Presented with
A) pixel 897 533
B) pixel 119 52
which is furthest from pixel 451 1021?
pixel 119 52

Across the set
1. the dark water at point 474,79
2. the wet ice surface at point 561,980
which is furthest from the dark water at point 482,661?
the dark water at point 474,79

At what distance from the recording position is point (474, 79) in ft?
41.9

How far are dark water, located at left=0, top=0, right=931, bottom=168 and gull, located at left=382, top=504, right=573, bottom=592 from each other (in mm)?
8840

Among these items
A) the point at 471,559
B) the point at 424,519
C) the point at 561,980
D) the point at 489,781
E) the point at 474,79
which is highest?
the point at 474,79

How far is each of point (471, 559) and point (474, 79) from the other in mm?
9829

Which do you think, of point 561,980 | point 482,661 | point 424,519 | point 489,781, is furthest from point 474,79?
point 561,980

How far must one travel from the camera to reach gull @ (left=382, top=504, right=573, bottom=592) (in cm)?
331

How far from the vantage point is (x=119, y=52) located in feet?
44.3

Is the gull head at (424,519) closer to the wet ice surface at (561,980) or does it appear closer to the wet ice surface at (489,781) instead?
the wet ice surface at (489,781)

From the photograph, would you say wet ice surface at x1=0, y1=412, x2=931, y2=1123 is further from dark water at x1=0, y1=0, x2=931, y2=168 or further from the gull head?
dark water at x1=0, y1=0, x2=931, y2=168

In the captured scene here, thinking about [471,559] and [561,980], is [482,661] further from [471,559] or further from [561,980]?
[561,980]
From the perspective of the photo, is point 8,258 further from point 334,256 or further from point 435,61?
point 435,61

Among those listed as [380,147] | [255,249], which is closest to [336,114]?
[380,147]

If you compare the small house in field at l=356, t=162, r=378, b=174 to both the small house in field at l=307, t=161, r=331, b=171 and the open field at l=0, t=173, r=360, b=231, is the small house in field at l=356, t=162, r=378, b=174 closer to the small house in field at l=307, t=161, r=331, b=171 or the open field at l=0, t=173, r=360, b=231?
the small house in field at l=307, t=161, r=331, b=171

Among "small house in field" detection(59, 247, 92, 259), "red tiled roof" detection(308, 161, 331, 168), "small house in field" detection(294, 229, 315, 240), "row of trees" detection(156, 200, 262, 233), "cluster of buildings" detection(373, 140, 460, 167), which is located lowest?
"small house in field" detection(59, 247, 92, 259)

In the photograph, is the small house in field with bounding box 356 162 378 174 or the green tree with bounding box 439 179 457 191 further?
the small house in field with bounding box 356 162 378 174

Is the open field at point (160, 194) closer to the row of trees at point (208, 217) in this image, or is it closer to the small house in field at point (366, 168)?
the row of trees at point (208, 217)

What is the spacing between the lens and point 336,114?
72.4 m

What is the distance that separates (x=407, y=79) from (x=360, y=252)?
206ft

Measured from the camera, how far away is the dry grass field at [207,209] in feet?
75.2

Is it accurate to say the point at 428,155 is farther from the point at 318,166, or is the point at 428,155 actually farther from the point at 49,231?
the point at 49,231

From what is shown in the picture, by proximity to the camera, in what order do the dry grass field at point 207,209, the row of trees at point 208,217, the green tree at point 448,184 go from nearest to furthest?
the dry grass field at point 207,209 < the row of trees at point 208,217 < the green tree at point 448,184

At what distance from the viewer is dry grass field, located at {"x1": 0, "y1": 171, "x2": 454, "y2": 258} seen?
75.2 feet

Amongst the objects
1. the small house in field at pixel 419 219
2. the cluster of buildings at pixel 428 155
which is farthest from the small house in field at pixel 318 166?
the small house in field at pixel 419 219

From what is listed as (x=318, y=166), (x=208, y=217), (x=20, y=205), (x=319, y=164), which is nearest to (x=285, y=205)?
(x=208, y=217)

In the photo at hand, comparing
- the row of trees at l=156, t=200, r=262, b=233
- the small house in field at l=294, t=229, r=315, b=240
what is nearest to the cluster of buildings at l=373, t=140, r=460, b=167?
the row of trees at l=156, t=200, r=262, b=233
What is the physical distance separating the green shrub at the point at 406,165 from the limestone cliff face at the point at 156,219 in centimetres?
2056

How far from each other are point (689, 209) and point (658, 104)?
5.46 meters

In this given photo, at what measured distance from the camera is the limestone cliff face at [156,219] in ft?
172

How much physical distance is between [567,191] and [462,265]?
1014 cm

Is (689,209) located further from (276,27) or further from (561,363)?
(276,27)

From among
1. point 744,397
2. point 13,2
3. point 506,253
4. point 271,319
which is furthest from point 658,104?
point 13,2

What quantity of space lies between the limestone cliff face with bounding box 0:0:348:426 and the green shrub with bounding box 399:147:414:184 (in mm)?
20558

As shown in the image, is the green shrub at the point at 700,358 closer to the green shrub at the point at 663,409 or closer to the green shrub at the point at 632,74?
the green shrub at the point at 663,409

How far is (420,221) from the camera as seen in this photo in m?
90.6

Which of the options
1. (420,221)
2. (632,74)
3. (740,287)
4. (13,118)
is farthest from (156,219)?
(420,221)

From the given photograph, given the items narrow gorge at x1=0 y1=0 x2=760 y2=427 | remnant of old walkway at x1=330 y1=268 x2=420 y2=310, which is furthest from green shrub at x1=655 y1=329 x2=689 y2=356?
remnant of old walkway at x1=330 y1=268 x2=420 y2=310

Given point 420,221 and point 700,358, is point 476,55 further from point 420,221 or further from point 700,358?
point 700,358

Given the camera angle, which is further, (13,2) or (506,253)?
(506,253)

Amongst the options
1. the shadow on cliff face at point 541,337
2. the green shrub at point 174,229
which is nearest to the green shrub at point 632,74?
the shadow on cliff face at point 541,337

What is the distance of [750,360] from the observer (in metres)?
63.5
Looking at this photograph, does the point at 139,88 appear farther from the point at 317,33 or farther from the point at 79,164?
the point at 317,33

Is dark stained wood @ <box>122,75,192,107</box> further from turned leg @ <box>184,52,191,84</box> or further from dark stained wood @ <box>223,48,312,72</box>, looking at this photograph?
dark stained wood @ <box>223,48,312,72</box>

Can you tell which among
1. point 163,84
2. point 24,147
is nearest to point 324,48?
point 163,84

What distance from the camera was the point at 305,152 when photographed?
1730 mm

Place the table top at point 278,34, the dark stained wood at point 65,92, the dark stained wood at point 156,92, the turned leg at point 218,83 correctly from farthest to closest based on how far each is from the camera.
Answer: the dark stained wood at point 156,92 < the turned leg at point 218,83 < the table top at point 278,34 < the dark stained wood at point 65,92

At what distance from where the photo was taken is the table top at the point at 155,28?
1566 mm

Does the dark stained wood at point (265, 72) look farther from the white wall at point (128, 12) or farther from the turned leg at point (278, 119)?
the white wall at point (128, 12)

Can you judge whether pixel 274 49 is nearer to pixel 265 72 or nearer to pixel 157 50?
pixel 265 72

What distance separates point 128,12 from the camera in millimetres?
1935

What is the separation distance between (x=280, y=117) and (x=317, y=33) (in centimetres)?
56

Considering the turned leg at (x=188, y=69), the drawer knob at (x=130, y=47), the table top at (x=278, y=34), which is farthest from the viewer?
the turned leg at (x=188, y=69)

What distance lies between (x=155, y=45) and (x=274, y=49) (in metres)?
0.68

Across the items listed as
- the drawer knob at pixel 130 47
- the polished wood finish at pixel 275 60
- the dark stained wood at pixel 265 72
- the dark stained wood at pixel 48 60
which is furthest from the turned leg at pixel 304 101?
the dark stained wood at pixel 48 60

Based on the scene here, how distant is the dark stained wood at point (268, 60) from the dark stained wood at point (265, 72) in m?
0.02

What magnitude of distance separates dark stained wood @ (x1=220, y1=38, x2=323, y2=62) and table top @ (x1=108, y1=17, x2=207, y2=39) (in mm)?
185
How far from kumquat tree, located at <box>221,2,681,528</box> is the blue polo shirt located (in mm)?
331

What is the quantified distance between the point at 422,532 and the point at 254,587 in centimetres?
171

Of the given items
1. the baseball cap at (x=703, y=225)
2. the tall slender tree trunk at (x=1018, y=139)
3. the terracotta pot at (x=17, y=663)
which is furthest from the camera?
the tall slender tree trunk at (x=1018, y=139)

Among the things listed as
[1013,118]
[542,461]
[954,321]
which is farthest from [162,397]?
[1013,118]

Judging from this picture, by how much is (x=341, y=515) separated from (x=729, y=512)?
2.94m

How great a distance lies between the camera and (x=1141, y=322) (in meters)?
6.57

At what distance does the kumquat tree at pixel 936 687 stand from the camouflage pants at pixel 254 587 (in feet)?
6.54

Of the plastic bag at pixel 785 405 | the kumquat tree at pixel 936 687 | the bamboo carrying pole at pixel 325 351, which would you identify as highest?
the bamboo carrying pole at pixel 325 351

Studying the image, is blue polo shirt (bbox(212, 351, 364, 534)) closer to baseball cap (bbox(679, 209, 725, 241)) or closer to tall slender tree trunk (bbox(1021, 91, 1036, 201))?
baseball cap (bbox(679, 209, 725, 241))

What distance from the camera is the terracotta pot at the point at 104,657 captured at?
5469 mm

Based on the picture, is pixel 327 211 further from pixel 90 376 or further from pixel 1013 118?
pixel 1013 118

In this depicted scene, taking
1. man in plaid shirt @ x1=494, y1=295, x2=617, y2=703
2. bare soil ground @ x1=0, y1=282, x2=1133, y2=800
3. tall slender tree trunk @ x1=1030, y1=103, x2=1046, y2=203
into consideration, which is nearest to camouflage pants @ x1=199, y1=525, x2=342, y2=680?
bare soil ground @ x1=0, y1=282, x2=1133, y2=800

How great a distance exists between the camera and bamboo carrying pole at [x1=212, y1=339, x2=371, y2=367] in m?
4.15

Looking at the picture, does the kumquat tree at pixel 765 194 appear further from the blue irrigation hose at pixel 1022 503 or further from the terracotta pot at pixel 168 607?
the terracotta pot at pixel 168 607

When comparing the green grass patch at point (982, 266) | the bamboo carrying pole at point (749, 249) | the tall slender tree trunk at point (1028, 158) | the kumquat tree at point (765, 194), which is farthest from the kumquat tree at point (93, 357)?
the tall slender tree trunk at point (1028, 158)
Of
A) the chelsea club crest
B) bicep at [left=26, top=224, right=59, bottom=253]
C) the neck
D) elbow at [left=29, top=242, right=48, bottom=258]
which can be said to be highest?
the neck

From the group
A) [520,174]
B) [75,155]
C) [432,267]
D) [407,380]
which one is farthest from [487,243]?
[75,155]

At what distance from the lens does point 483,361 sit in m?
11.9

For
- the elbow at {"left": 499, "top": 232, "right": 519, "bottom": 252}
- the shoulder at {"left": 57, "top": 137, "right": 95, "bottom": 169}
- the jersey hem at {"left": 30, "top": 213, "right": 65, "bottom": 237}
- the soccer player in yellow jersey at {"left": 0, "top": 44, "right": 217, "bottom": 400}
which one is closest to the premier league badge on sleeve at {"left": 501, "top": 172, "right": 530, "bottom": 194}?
········
# TASK TO COMPLETE:
Update the stretch of material from the line containing "Looking at the" through the end, changing "kumquat tree" to "orange tree" and keeping all else the same.

# FINAL RESULT:
Looking at the picture, does the orange tree at pixel 765 194 appear further from the blue irrigation hose at pixel 1022 503 or further from the terracotta pot at pixel 168 607?
the terracotta pot at pixel 168 607

When comparing the green grass patch at point (982, 266) | the bamboo carrying pole at point (749, 249) | the tall slender tree trunk at point (1028, 158) | the orange tree at point (765, 194), which is farthest from the orange tree at point (93, 357)?
the tall slender tree trunk at point (1028, 158)
Of
A) the chelsea club crest
B) bicep at [left=26, top=224, right=59, bottom=253]
C) the neck
D) elbow at [left=29, top=242, right=48, bottom=258]
which can be said to be highest?
the neck

From the group
A) [520,174]
B) [75,155]
C) [432,267]
D) [407,380]
which one is farthest from [487,243]?
[75,155]

At what distance from the lens does point 483,361 sit in m?
11.9

For
- the elbow at {"left": 499, "top": 232, "right": 519, "bottom": 252}
- the shoulder at {"left": 57, "top": 137, "right": 95, "bottom": 169}
- the jersey hem at {"left": 30, "top": 213, "right": 65, "bottom": 237}
- the soccer player in yellow jersey at {"left": 0, "top": 44, "right": 217, "bottom": 400}
which one is closest to the premier league badge on sleeve at {"left": 501, "top": 172, "right": 530, "bottom": 194}?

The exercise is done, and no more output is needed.